In 1895, Simon Wolf (1836-1923) published The American Jew as Patriot, Soldier and Citizen. To the left of the title page is a photo of the Statue of Religious Liberty in Fairmont Park, Philadelphia. The picture is worth a thousand words. The image is not a Jewish one but an American one that aligns Wolf’s message with the highest values that built the Republic. Wolf was a Jewish activist, a businessman and a diplomat. He enjoyed the friendship of four presidents: Abraham Lincoln, Ulysses S. Grant, William McKinley and Woodrow Wilson. It’s not surprising that with his deep Washington connections, Wolf cared about Jews being outstanding citizens.

The editor of Wolf’s book, Louis Edward Levy, in his preface, explains why the book was necessary.

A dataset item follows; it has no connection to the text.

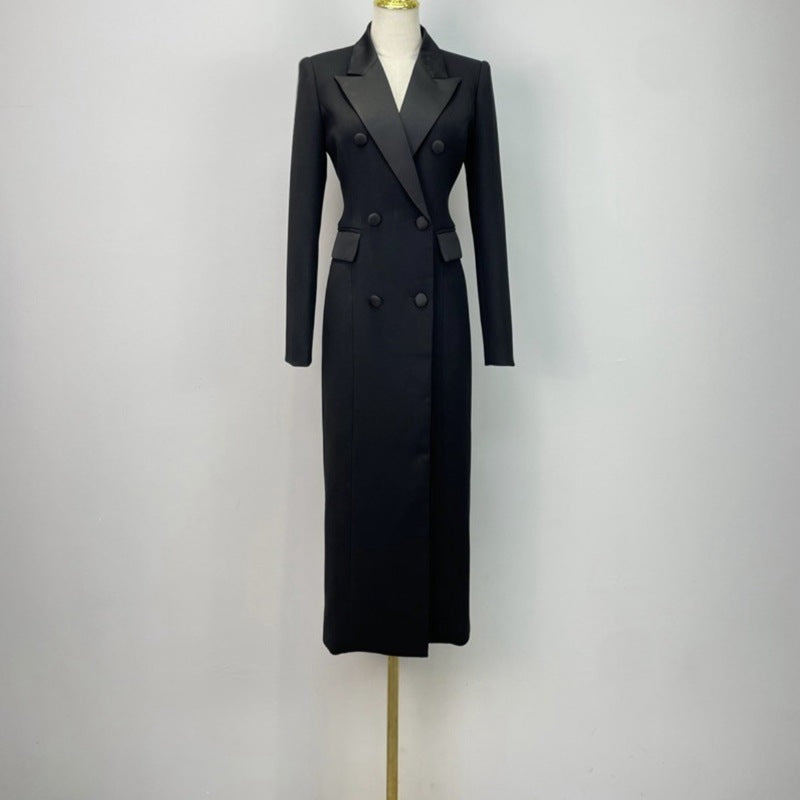 British Black High-grade Autumn Coat Coat Dress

It seems that Jewish involvement in politics was perceived as weak and their allegiance was called into question. In defense of the Jews, Wolf gathered letters of Jewish soldiers and officers and lists of Jewish soldiers from the revolutionary period, and those in the continental army, Jewish contributions to the colonial treasury, and their representation as soldiers in the war of 1812, the Mexican War and the Civil War.

With this book, Wolf, Levy contends, “shows us that the Jewish people of the New World, like their ancestors and brethren of the Old, have been unfailing in their devotion to their country’s cause; that they have performed an ample part on the conquest of our liberties and have fully shared in the struggles for the preservation of our institutions. He proves beyond cavil that from an early stage of our history down to the present day, men of the Hebrew race and faith have been counted in the van of the country’s progress and in the forefront of its defense…”

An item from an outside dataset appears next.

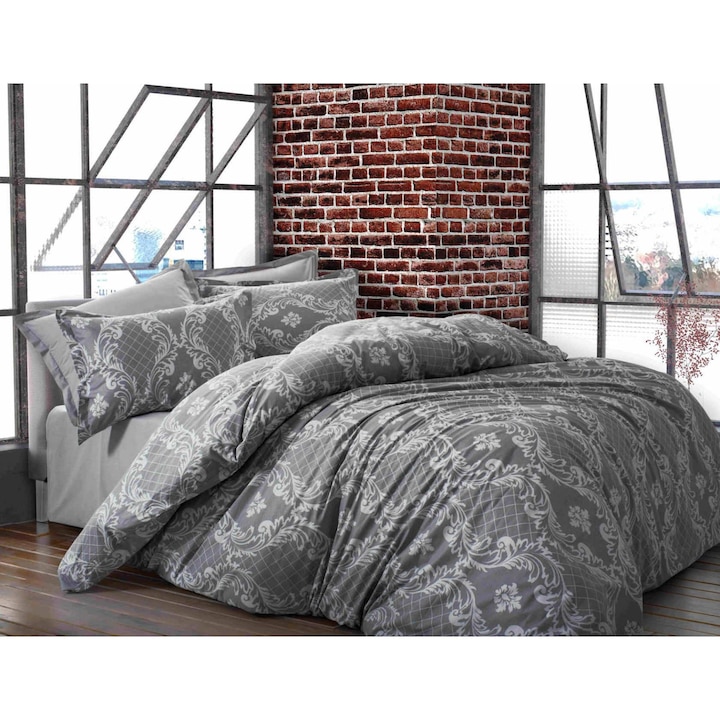 Спално бельо Terpe Oriental Gray, Ранфорс, 2 човека, 50X70, 220X200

This commitment follows the strong recommendation of Jeremiah the prophet who adjured the Israelites in their Babylonian exile to build homes and plant vineyards, marry off their sons and daughters and “Seek the peace and prosperity of the place to which I have carried you into exile. Pray to the Lord for it, because if it prospers, you, too, will prosper” (29:7). Pray for the foreign government and support it, if for no other reason than it will support you in turn. We don’t expect this of a prophet. We expect that life in exile would breed isolation and perhaps even paralysis. After all, the more you build in exile, the harder it will be to uproot oneself when the exiles ends. But this was not Jeremiah’s view. Wherever you are, build your life. Wherever you are, care about that place.

This brings us to voting. I understand how disenchanted people are with this election. Believe me. But what I find distressing is the number of people in casual conversation who have said recently, “I’m just not going to vote.” For more centuries than we can comfortably count, we were denied the most basic rights and privileges of citizenship. In those tense years, we were dependent on the kindness and mercy of the ruler, a relationship that did not always work in our favor. George Washington in his letter to the Touro Synagogue told its readers that they did not need to petition him – as they did – for his protection. Jew are protected and ensured civil liberties simply by virtue of their presence in the United States. Just like everyone else.

Too many people throughout our long history and America’s short history have been denied the right to vote. Make Simon Wolf proud of his tribe. Who are we to deny ourselves this basic right? We earned it.